[Date Prev][Date Next] [Thread Prev][Thread Next]
[Date Index] [Thread Index] [New search]

Re: Variations in importing SGML docs into FM+SGML



Dan,

I mis-labeled your files in my remarks. Replace file#1 with
"benchmark file", file #2 with file #1 and file #3 with file
#2 and my remarks will make more sense.

In your email below, you suggested that I was wrong about
bug#239927 being the cause of performance differences between
your original test files 1 and 2. I went back and re-checked
that bug report. Actually, it was reported against version
5.5, so you may be correct that this is not the cause.
Running a timed test WITH THE SAME FILE on the same machine
with each version of FM+SGML would resolve the question of
whether number of entities converted to variables drastically
slowed performance in versions before 5.5.6.

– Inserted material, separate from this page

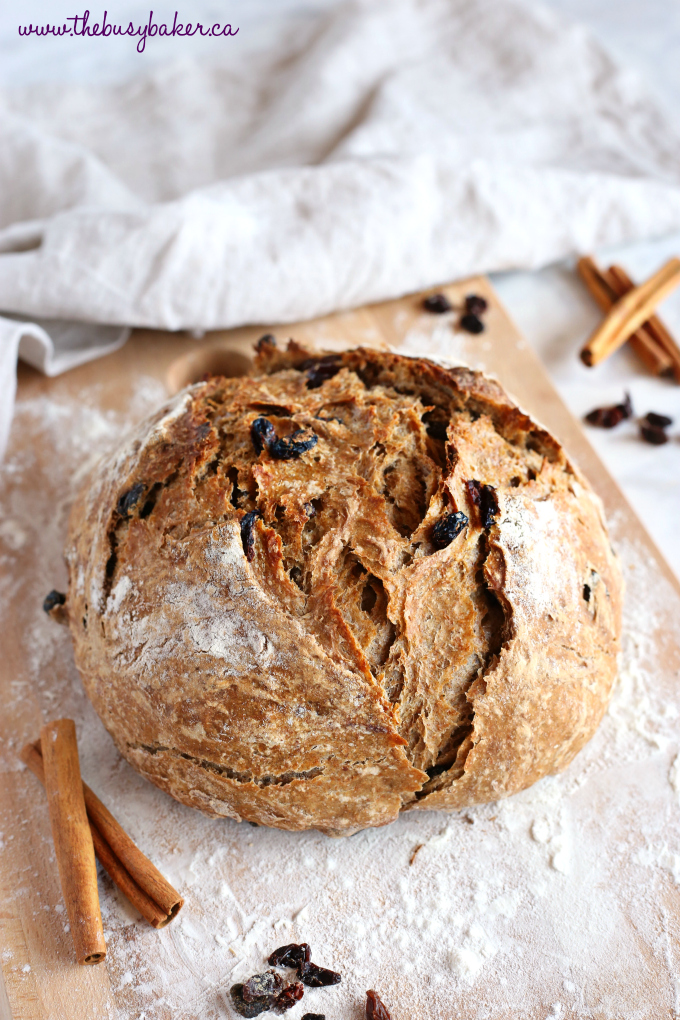 This Easy No Knead Cinnamon Raisin Artisan Bread is crusty on the outside, tender and fluffy on the inside and packed with sweet cinnamon flavour and juicy raisins. And it's SO easy to make this bakery-style loaf at home in your own kitchen! Recipe from thebusybaker.ca! #bakerybread #nokneadbread #artisanbread #bestcinnamonraisinbread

Unless my eyes are crossing again this morning, which they do
sometimes (i.e. mis-labeling your test and benchmark files),
the only test that you have run so far which compares files
with only one difference is your original test of test file
#1 against test file #2. In every other test that you ran,
you changed more than one parameter between the test files.
That's what I meant when I said that you were comparing
apples and oranges. One cannot conclude that a particular
factor is causing a slow-down in peformance unless all other
factors are the same.

Janice

PS I am not claiming that there is not a slowing of
performance due to increased SGML document file size. I don't know. 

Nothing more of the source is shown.